• DESCRIPTION OF THE TASK: Reproduce word for word the lines of the material that run from the line containing "Between the window" through the end of the material. Leave out the pictures.

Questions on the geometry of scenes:
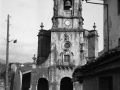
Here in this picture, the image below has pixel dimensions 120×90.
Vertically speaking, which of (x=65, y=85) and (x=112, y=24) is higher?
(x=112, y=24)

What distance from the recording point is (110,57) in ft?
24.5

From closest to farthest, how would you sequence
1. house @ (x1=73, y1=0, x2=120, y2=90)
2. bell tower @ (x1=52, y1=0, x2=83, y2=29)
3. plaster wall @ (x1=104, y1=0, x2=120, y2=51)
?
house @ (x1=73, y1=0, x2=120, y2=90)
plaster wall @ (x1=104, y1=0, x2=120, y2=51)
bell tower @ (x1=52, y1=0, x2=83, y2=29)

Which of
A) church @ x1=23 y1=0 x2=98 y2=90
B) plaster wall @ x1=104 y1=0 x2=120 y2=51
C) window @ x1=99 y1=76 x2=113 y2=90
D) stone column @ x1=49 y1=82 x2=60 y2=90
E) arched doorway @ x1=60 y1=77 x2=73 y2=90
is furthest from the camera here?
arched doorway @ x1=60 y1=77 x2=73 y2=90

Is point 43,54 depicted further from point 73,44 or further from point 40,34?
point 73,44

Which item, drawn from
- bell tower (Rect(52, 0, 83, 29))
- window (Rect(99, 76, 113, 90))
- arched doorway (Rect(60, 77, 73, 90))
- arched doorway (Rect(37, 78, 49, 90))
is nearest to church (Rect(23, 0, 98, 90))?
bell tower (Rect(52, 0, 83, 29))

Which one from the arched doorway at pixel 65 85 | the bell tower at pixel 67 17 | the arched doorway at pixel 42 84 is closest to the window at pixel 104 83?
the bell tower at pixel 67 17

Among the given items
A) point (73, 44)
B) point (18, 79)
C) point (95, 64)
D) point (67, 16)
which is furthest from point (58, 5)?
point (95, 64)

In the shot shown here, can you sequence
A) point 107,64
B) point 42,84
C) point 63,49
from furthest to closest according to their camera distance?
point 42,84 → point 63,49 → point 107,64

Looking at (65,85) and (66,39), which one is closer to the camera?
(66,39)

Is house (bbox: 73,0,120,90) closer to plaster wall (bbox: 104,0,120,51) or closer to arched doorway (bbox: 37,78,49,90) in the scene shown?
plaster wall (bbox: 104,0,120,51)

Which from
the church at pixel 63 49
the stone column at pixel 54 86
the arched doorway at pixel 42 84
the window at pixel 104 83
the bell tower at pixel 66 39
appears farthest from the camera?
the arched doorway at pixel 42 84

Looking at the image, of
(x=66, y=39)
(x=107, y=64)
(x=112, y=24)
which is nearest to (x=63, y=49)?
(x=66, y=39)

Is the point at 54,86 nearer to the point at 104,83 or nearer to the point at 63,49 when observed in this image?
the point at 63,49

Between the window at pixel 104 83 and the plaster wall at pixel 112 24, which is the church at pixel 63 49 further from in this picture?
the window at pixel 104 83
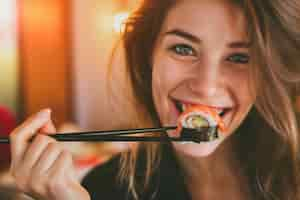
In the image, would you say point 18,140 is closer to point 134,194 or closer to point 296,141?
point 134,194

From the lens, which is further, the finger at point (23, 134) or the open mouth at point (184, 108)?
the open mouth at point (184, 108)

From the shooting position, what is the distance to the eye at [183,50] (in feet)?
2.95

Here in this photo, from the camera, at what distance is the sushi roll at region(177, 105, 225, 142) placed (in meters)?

• TASK SOLUTION:
Between the window at pixel 104 83 and the plaster wall at pixel 112 24, which is the church at pixel 63 49 further from in this picture?
the window at pixel 104 83
In the image, would you say point 18,140 is closer to point 134,194 or closer to point 296,141?
point 134,194

From the lens, which is further, the finger at point (23, 134) or the open mouth at point (184, 108)?
the open mouth at point (184, 108)

From the shooting position, what is the distance to the eye at [183,50] (in feet)?
2.95

Here in this photo, from the camera, at what distance is the sushi roll at region(177, 105, 225, 142) placed (in meters)?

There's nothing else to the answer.